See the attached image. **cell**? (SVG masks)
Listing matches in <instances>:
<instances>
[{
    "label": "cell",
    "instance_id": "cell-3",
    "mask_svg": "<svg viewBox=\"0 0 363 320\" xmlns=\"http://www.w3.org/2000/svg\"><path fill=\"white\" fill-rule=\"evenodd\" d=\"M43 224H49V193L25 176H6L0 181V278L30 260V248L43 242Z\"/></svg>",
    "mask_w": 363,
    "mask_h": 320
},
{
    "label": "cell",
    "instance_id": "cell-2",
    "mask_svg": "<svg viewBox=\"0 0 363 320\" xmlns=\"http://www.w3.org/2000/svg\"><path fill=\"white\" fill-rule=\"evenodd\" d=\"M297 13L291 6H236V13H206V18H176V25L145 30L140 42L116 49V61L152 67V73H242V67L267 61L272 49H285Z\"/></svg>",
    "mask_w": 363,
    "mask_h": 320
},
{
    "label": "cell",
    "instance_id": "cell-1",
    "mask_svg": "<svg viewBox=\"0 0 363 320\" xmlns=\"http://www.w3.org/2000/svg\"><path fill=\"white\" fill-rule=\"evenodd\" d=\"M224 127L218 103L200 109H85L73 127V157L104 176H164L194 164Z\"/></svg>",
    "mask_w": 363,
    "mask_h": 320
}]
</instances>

EXERCISE INSTRUCTIONS: Retype all of the entries above line for line, with every character unchanged.

PROBLEM SOLUTION:
See the attached image. **cell**? (SVG masks)
Listing matches in <instances>:
<instances>
[{
    "label": "cell",
    "instance_id": "cell-3",
    "mask_svg": "<svg viewBox=\"0 0 363 320\" xmlns=\"http://www.w3.org/2000/svg\"><path fill=\"white\" fill-rule=\"evenodd\" d=\"M43 224H49V193L25 176H6L0 181V278L30 260V248L43 242Z\"/></svg>",
    "mask_w": 363,
    "mask_h": 320
},
{
    "label": "cell",
    "instance_id": "cell-2",
    "mask_svg": "<svg viewBox=\"0 0 363 320\" xmlns=\"http://www.w3.org/2000/svg\"><path fill=\"white\" fill-rule=\"evenodd\" d=\"M297 13L291 6H236V13H206V18H176V25L145 30L140 42L116 49V61L152 67V73H242V67L267 61L272 49H285Z\"/></svg>",
    "mask_w": 363,
    "mask_h": 320
},
{
    "label": "cell",
    "instance_id": "cell-1",
    "mask_svg": "<svg viewBox=\"0 0 363 320\" xmlns=\"http://www.w3.org/2000/svg\"><path fill=\"white\" fill-rule=\"evenodd\" d=\"M224 127L218 103L200 109H85L73 127V157L104 176H164L194 164Z\"/></svg>",
    "mask_w": 363,
    "mask_h": 320
}]
</instances>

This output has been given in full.